Entries drawn from a collection:
══════════════════════════════
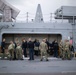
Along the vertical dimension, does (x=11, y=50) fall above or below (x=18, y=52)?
above

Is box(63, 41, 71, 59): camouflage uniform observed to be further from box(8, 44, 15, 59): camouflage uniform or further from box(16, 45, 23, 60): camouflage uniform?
box(8, 44, 15, 59): camouflage uniform

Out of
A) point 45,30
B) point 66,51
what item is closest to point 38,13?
point 45,30

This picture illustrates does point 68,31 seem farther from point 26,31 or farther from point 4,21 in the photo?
point 4,21

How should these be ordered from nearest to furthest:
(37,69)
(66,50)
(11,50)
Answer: (37,69) → (11,50) → (66,50)

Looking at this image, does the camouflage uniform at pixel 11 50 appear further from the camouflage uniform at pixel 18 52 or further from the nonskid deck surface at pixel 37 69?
the nonskid deck surface at pixel 37 69

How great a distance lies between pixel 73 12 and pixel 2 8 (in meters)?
7.40

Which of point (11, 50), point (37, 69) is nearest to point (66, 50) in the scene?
point (11, 50)

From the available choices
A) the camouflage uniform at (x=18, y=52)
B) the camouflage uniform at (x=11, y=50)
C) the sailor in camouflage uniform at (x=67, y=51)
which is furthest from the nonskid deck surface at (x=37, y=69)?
the sailor in camouflage uniform at (x=67, y=51)

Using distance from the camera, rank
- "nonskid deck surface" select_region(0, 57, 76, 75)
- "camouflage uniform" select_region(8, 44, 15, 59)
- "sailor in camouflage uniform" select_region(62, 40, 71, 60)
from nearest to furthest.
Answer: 1. "nonskid deck surface" select_region(0, 57, 76, 75)
2. "camouflage uniform" select_region(8, 44, 15, 59)
3. "sailor in camouflage uniform" select_region(62, 40, 71, 60)

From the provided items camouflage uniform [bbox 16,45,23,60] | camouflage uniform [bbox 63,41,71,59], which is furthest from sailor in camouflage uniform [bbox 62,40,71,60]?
camouflage uniform [bbox 16,45,23,60]

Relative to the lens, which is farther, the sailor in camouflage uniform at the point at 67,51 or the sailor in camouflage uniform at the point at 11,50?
the sailor in camouflage uniform at the point at 67,51

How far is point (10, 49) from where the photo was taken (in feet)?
69.7

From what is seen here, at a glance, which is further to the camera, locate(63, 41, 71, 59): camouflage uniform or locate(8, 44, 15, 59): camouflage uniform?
locate(63, 41, 71, 59): camouflage uniform

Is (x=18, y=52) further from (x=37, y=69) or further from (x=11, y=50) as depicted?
(x=37, y=69)
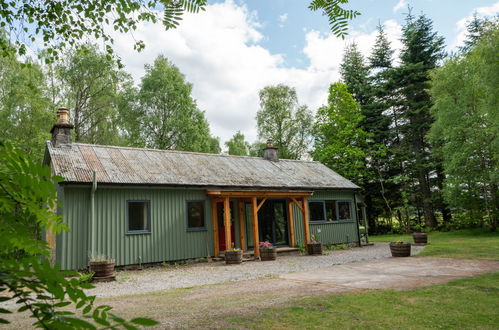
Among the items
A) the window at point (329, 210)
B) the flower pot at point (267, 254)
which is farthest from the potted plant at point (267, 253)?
the window at point (329, 210)

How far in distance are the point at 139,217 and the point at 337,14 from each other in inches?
403

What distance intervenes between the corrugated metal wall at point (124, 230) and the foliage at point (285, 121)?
62.2 ft

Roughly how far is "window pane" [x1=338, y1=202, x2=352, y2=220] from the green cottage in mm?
55

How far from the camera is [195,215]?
39.8 feet

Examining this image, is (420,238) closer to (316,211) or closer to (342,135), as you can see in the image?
(316,211)

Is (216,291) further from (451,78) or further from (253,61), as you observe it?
(451,78)

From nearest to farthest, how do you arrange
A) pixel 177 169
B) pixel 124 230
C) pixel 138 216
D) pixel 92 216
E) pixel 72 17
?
pixel 72 17 → pixel 92 216 → pixel 124 230 → pixel 138 216 → pixel 177 169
══════════════════════════════
**What to work on:** Report how many lines of the records above contain the string "deck", matching case exactly. Give only the number.

**Answer to this task:** 5